DONETSK, Ukraine — Pro-Russian rebels in eastern Ukraine rejected a previously signed peace deal Friday and launched a new multipronged offensive against Ukrainian government troops, upending European attempts to mediate an end to the fighting.
The main separatist leader in the rebellious Donetsk region vowed to push Ukrainian soldiers out of the area and said insurgents would not take part in any more cease-fire talks. Another rebel went even farther, saying they would not abide by a peace deal signed in September.
Separatist leader Alexander Zakharchenko said rebel fighters went on the offensive to gain more territory and forestall a Ukrainian attack.
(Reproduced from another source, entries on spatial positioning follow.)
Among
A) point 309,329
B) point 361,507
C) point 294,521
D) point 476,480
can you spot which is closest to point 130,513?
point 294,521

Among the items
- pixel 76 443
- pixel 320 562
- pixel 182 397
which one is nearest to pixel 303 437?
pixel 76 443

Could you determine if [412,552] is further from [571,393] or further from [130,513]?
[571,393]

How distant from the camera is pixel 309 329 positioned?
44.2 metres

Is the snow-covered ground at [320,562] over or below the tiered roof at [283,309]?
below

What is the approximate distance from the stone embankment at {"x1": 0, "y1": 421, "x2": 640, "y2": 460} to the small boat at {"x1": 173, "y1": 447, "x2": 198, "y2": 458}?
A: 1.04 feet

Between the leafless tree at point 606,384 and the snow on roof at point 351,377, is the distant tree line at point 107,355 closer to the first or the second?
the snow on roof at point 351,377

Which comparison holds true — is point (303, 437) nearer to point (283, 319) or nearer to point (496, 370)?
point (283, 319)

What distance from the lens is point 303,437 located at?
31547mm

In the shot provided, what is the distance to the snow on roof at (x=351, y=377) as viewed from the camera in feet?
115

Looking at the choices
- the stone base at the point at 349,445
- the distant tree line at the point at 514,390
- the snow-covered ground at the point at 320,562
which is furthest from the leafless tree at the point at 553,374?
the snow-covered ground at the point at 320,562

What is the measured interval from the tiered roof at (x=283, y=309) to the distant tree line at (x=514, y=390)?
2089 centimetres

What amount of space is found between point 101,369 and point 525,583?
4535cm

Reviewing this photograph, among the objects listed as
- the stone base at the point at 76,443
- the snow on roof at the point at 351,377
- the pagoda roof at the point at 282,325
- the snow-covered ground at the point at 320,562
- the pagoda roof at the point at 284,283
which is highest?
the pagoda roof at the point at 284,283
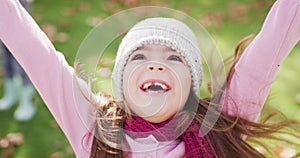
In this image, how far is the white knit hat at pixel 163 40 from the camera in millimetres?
1868

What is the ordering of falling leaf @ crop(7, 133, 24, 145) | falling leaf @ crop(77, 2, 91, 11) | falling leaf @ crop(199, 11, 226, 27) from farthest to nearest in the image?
falling leaf @ crop(77, 2, 91, 11) < falling leaf @ crop(199, 11, 226, 27) < falling leaf @ crop(7, 133, 24, 145)

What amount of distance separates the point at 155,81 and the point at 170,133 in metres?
0.21

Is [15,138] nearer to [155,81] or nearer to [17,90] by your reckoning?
[17,90]

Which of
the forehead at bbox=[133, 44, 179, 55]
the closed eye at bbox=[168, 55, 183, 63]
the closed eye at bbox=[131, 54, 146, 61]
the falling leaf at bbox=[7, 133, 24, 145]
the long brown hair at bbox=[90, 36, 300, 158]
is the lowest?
the falling leaf at bbox=[7, 133, 24, 145]

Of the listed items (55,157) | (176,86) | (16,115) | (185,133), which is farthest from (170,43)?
(16,115)

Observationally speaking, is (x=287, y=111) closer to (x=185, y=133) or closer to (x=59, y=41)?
(x=59, y=41)

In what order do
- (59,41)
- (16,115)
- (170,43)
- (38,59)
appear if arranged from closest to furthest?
(170,43), (38,59), (16,115), (59,41)

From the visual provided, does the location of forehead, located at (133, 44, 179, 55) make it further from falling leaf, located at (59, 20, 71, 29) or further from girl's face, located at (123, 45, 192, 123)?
falling leaf, located at (59, 20, 71, 29)

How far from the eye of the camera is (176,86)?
1.89 metres

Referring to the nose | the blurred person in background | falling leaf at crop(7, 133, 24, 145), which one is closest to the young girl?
the nose

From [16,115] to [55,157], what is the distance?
0.49 metres

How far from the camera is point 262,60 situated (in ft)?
6.42

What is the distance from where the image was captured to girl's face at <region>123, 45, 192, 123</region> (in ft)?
6.08

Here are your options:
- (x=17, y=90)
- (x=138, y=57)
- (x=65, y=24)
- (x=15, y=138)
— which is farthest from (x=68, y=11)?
(x=138, y=57)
He declared they would push government troops to the border of the Donetsk region and possibly beyond.
“Attempts to talk about a cease-fire will no longer be undertaken by our side,” Zakharchenko said.
The peace deal signed in September in the Belarusian capital of Minsk envisaged a cease-fire and a pullout of heavy weapons from a division line in eastern Ukraine.
It has been violated repeatedly by both sides, and heavy artillery and rocket barrages have increased the civilian death toll in the past few weeks.
Foreign ministers from Russia, Ukraine, France and Germany agreed Wednesday to revive that division line, but fighting has continued unabated. The U.N. human rights agency on Friday raised its estimate of the conflict’s overall death toll to nearly 5,100 since April.
The tentative peace deal forged this week in Berlin called for Ukrainian troops and Russian-backed separatists to pull back their heavy arms 9 miles on either side of the line, although there was no agreement on a withdrawal of troops.
But rebel spokesman Eduard Basurin threw that agreement into doubt, saying the insurgents “will no longer consider the Minsk agreement in the form it was signed,” although he added that they will remain open for peace talks.
Basurin’s bold statement contradicted the official position of Russia, which has repeatedly pledged respect for the Minsk agreement.